Sunday, February 15, 2015

Recommended by us: A Cosmic Quest for Dark Matter

In the following I attached an article appeared two days ago in The Wall Street Journal about the DarkSide-50 experiment located in the Gran Sasso National Laboratory, in which I am deeply involved since I am a member of the collaboration. I was there in those days and for this reason I know also some funny behind the scenes :)

By the way, I was lucky enough to see even more snow than that you see at the beginning of the video, thanks to a big snow storm that happened just a day after the realization of the following interview.
I have attached also some pictures of my stay during the DarkSide General meeting.

Enjoy the read!

A Cosmic Quest for Dark Matter 

Scientists are hunting one of the biggest prizes in physics: tiny particles called wimps that could unlock some of the universe’s oldest secrets

Feb. 13, 2015 1:32 pm E.T.

A mile under Italy's Gran Sasso mountain, scientists are seeking one of the smallest objects in the universeand one of the most biggest prizes in physics: a wimp.

A wimp—a weakly interacting massive particle—is thought to be the stuff of dark matter, an invisible substance that makes up about a quarter of the universe but has never been seen by humans.

Gravity is the force that holds things together, and the vast majority of it emanates from dark matter.

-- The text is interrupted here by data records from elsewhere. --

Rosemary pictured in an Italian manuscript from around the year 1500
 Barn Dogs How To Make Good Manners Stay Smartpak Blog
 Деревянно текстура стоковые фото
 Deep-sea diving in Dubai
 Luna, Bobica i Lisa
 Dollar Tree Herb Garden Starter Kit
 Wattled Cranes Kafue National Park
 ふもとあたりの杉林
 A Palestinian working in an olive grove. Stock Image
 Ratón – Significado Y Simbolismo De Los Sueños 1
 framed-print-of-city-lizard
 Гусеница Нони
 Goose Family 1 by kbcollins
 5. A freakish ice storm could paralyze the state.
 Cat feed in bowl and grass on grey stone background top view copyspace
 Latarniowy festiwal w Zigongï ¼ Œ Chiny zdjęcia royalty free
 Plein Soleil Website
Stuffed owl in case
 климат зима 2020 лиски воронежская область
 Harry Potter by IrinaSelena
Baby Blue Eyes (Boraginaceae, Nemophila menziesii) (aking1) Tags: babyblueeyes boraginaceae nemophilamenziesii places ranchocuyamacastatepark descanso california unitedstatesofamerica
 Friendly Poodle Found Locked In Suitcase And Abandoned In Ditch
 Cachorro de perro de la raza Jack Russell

Ever since the big bang, this mystery material has been the universe’s prime architect, giving it shape and structure. Without dark matter, there would be no galaxies, no stars, no planets. Solving its mystery is crucial to understanding what the universe is made of.

“If we don’t assume that 85% of the matter in the universe is this unknown material, the laws of relativity and gravity would have to be modified. That would be significant,” says physicist Giuliana Fiorillo, a member of the 150-strong team searching for the particles at the Gran Sasso National Laboratory, 80 miles east of Rome.

The quest for dark matter has intensified since the discovery of the Higgs boson particle two years ago, which helped to narrow the field in which wimps might be hiding. Today, more than 20 different teams of researchers are hunting for the elusive stuff, using some of the most elaborate and delicate experiments ever devised.

Dark-matter detectors have been installed on the sea bed nearly 8,200 feet beneath the surface. Others operate deep inside mines. There is one on the International Space Station. China’s new dark-matter experiment sits 1.5 miles beneath a marble mountain. When it restarts later this year, the Large Hadron Collider will look for wimps, too, by smashing together subatomic particles.